**Description of the task:** Transcribe all the entries word for word, omitting any pictures they contain.

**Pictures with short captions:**
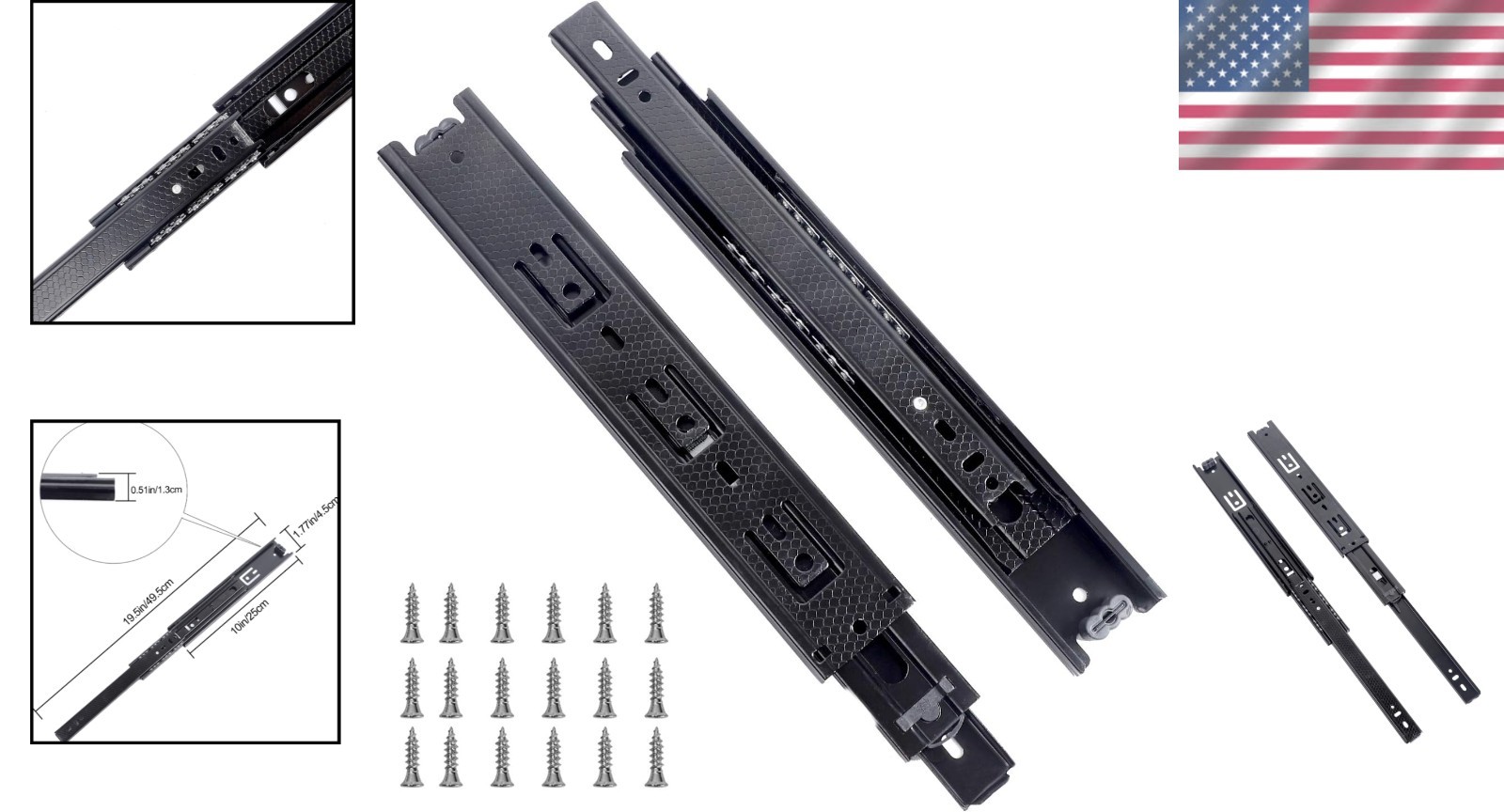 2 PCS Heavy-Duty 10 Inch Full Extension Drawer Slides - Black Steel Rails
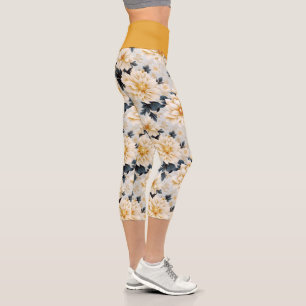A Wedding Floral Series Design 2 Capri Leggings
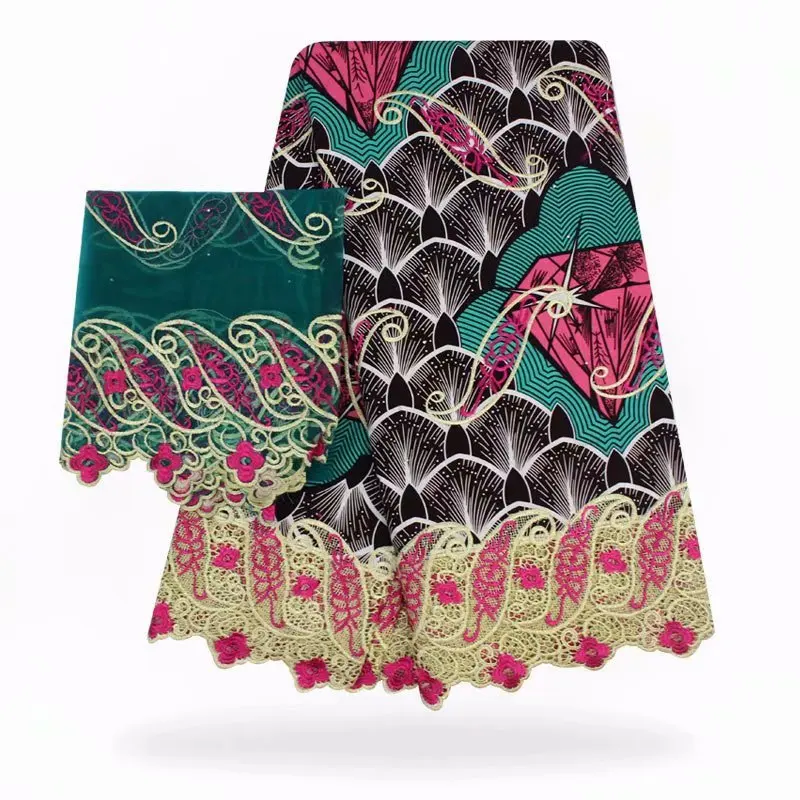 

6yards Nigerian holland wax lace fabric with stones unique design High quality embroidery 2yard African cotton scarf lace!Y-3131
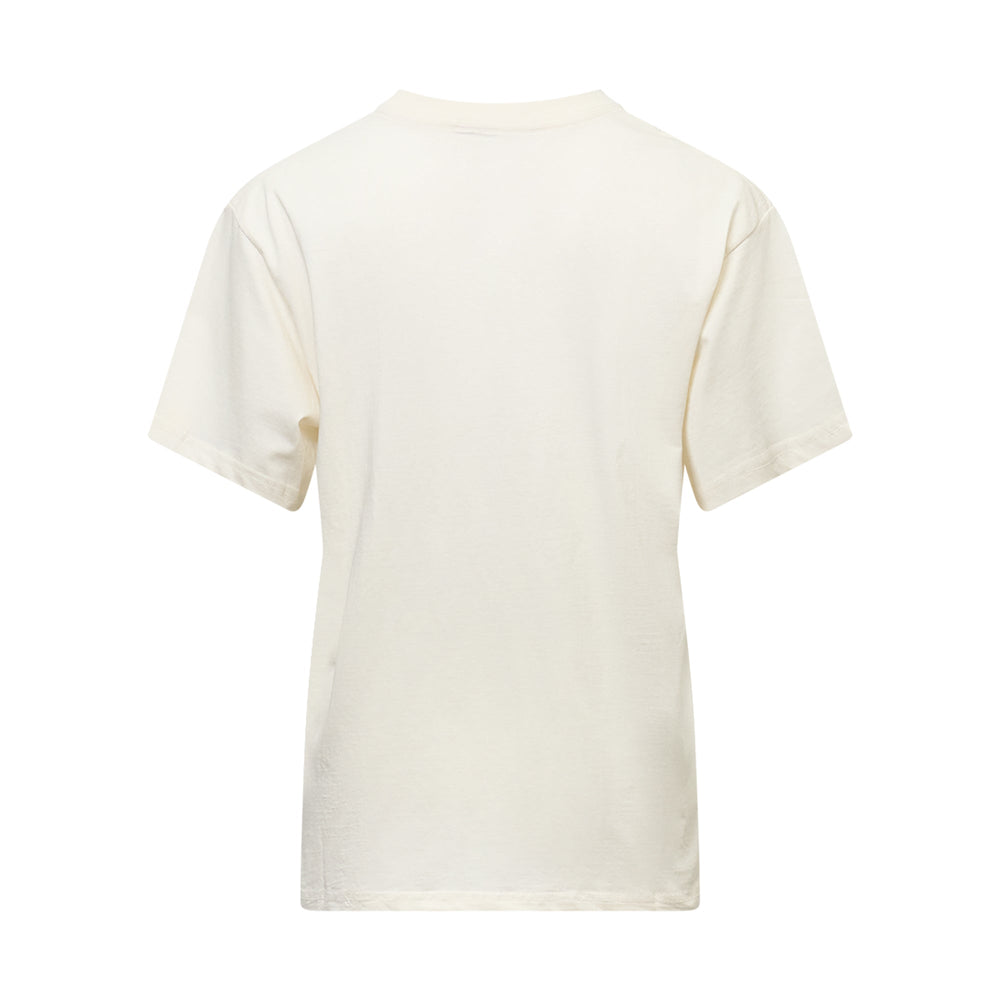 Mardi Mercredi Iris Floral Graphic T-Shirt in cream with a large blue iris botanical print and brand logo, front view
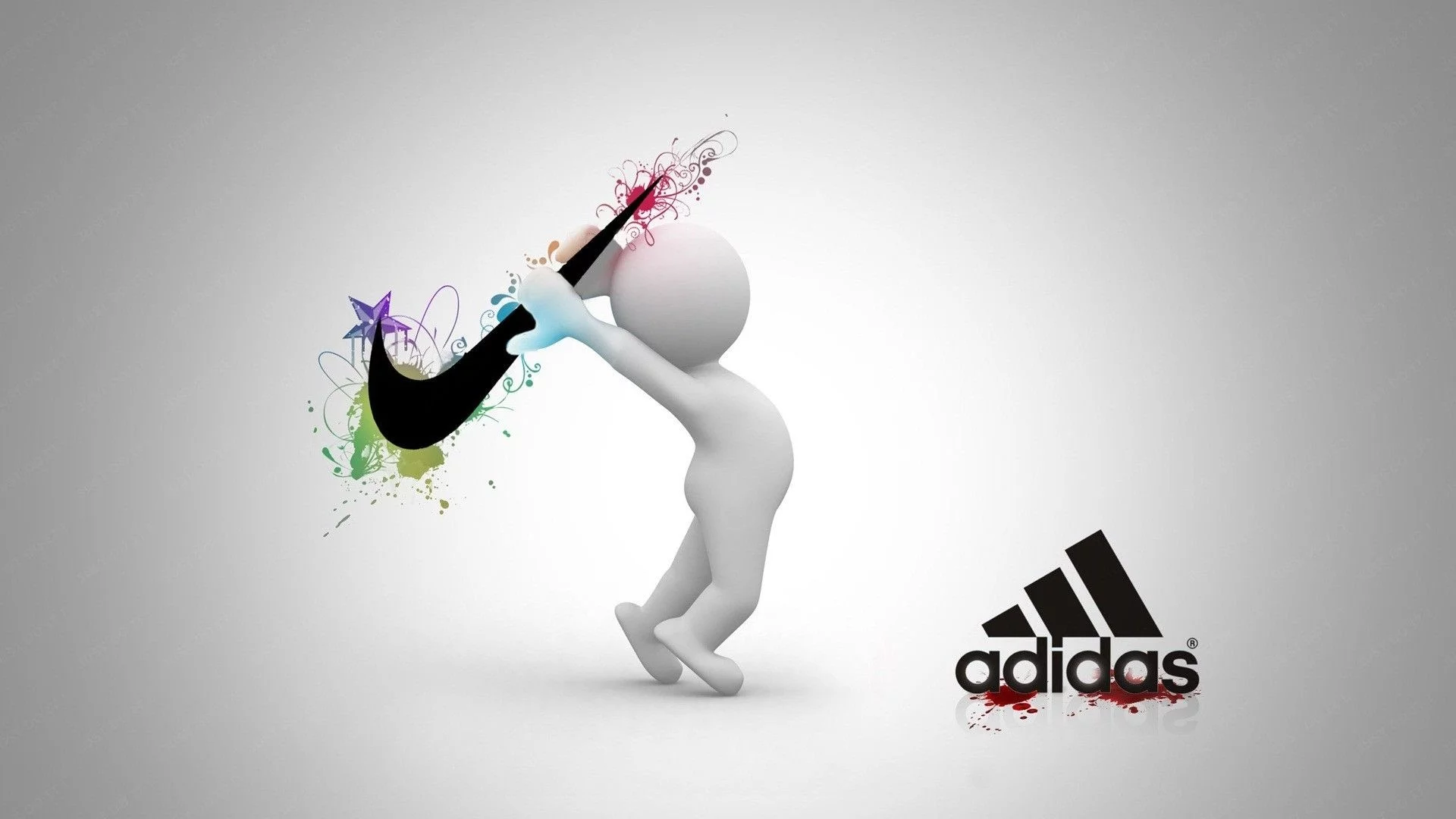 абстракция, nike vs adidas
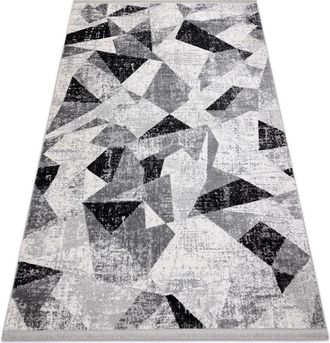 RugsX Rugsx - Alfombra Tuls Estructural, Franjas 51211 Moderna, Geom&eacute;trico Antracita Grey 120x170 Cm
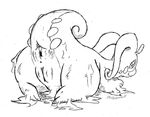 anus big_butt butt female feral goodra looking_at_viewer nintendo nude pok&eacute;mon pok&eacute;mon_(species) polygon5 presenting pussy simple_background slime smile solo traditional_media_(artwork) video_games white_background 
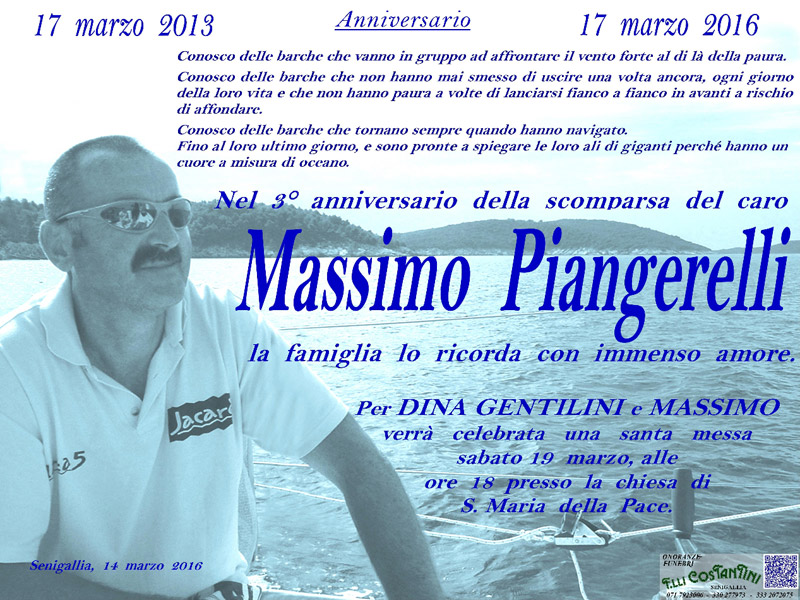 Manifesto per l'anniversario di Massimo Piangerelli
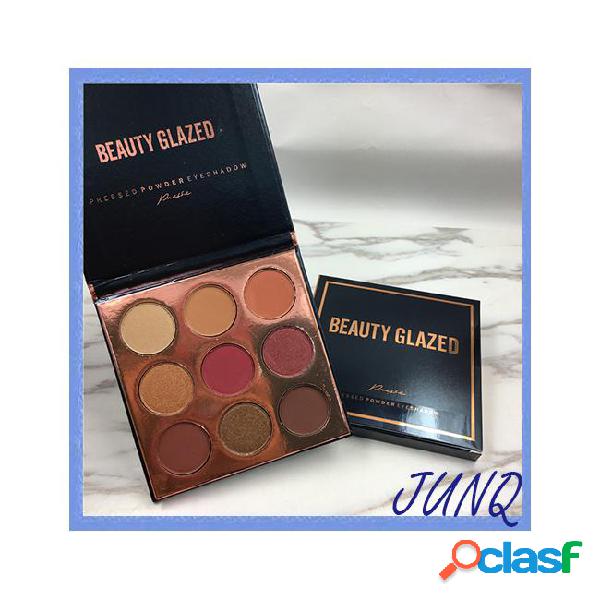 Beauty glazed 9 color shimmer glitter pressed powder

**Answer to this problem:**
 2 PCS Heavy-Duty 10 Inch Full Extension Drawer Slides - Black Steel Rails
A Wedding Floral Series Design 2 Capri Leggings

6yards Nigerian holland wax lace fabric with stones unique design High quality embroidery 2yard African cotton scarf lace!Y-3131
 Mardi Mercredi Iris Floral Graphic T-Shirt in cream with a large blue iris botanical print and brand logo, front view
 абстракция, nike vs adidas
 RugsX Rugsx - Alfombra Tuls Estructural, Franjas 51211 Moderna, Geom&eacute;trico Antracita Grey 120x170 Cm
 anus big_butt butt female feral goodra looking_at_viewer nintendo nude pok&eacute;mon pok&eacute;mon_(species) polygon5 presenting pussy simple_background slime smile solo traditional_media_(artwork) video_games white_background 
 Manifesto per l'anniversario di Massimo Piangerelli
 Beauty glazed 9 color shimmer glitter pressed powder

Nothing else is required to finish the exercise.